Alguém poderia argumentar, então, que as bandeiras cristãs da virgindade, da indissolubilidade do casamento e da sujeição às autoridades estão ultrapassadas. Confesso que, de vez em quando, engrosso a fileira dos que fazem perguntas. Mas tenho como certo que a discussão a respeito da ética cristã não coloca em xeque a ética cristã em si, mas a sociedade que a questiona. O que deveria ser discutido: a virgindade ou a erotização infantil? A indissolubilidade do casamento ou a banalização da família? A sujeição às autoridades ou a ausência de integridade daqueles que deveriam ser modelos do viver?

Não tenho dúvidas a respeito do valor e da propriedade do sexo restrito à relação conjugal. Os danos da promiscuidade são incomparáveis. Vivemos numa sociedade bestializada, onde as pessoas foram reduzidas à utilidade do corpo para o fetiche de terceiros. A grande fome do nosso mundo não é de sexo, é de romance. Os meninos já não querem mais uma gatinha para levar para a cama – querem uma mulher com quem repartir o futuro. A grande reclamação das meninas é a falta de “caras decentes”. Jamais imaginei debater com jovens no ocaso da puberdade e já enfastiados de sexo. Todo esse frisson erótico é virtual. Na intimidade dos casais, a discussão é a perda do apetite sexual, a impotência, e as mulheres já não reclamam da falta de um pênis, e sim da falta de um homem.

Também não tenho dúvidas a respeito do valor e da propriedade do casamento “até que a morte vos separe”. Aprendi que a gente não casa para ver se vai dar certo, mas fazer dar certo. O compromisso conjugal não é um atalho para o prazer indolor, mas um passo na direção da coragem para o autoconhecimento, da transformação e do crescimento pessoal, no intercâmbio de forças e fraquezas, em que um faz o outro melhor, muitas vezes às custas de atrito e faísca, pois somente assim o ferro com o ferro se afia. Costumo dizer que durante a vida de solteiro nos estragamos, e o casamento é a principal proposta terapêutica de Deus. Quem não quer crescer, vencer limites emocionais, reescrever sua história, exorcizar seus demônios, fica solteiro ou pula de paixão em paixão, em relações que são eternas enquanto duram. Isso sem falar na saúde das futuras gerações e no equilíbrio sistêmico possível apenas a uma sociedade que saiba valorizar a família.

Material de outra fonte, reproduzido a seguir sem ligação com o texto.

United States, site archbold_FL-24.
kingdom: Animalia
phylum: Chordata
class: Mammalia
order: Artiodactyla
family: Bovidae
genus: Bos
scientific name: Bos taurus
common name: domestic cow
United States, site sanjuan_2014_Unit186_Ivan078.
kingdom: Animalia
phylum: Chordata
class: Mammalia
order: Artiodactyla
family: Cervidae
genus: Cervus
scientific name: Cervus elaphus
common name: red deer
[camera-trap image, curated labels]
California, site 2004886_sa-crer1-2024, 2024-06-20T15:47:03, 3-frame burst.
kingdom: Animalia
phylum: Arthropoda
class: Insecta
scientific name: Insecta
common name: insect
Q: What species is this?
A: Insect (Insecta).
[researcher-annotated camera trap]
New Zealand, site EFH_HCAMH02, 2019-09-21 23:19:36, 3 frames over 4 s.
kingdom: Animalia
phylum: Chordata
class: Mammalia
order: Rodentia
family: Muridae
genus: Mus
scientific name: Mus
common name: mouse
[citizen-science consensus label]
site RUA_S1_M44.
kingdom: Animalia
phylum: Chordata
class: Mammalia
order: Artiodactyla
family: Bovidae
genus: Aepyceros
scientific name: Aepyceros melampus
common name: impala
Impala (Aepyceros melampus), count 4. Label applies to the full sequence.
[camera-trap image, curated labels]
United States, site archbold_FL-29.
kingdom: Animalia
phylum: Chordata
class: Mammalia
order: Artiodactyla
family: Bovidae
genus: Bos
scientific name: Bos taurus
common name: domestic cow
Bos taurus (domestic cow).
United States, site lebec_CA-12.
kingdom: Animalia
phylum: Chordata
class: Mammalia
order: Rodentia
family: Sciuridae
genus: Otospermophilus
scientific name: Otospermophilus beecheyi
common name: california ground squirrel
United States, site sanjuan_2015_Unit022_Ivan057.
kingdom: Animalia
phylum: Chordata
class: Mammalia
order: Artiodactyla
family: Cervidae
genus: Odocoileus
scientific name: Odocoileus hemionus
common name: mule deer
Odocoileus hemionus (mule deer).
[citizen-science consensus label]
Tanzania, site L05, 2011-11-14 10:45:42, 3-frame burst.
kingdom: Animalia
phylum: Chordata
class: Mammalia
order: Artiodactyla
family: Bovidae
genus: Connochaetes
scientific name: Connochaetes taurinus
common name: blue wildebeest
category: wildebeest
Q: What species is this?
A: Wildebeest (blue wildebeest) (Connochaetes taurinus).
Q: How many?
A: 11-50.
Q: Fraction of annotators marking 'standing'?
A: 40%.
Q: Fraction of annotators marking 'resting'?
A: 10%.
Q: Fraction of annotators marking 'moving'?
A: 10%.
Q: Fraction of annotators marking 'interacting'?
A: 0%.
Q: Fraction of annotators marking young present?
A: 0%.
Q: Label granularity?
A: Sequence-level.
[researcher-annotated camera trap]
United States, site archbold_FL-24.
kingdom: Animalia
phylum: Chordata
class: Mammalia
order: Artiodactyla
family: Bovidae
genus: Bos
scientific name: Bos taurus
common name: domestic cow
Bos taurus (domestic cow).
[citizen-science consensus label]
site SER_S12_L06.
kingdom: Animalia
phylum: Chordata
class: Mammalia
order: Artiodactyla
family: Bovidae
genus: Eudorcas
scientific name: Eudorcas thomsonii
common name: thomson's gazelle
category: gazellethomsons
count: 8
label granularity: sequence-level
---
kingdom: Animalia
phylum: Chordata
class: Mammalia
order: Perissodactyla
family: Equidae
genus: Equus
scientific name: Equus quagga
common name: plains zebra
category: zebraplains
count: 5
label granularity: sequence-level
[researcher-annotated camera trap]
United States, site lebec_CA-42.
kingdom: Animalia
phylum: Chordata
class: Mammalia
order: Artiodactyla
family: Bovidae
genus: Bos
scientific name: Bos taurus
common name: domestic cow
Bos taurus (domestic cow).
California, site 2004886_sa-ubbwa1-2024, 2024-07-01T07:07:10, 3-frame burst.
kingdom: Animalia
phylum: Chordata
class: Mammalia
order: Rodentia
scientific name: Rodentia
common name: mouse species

Finalmente, continuo crendo no valor e na propriedade da sujeição às autoridades. Ou você prefere o atual faroeste urbano e o caos que resulta do famoso “cada cabeça uma sentença”, em que o fraco é oprimido pelo forte sem que ninguém se levante em sua defesa, o rico espolia o pobre, o mal subverte o direito do justo? A completa degeneração do sentido de autoridade, tanto de quem a exerce quanto de quem a ela deveria se submeter, é uma peça necessária para qualquer debate que se proponha a montar o quebra-cabeça da barbárie social em que vivemos. A degeneração das relações entre pais e filhos, professores e alunos, idosos e jovens acaba jogando no ralo a equidade das relações sociais. A integridade fiscal entra nesse pacote. Ainda creio na taxação tributária como caminho para a distribuição de renda, e que a corrupção generalizada não deve nos levar a questionar a validade do tributo, mas a desenvolver mecanismos fiscais e judiciais capazes de colocar esta laia na cadeia.

A esta altura do campeonato, você deve se perguntar se meu próximo assunto não será em defesa da tríade “tradição, família e propriedade”. Ainda não. Aproveito este espaço apenas para expressar meu cansaço diante da hipocrisia e da superficialidade do debate em torno da ética. Não consigo mais discutir virgindade com consumidores de pornografia que se entregam sem restrições aos instintos. Não consigo mais discutir indissolubilidade do casamento com jovens cheios de arrogância que acreditam mais em Sartre do que em Jesus e andam propagando que “o inferno são os outros”. Não consigo mais discutir sujeição às autoridades com gente irresponsável, incapaz de um mínimo gesto de solidariedade, e que não tem olhos para a pobreza, pois está ocupada em fazer as malas para “descansar um pouquinho neste feriado prolongado”.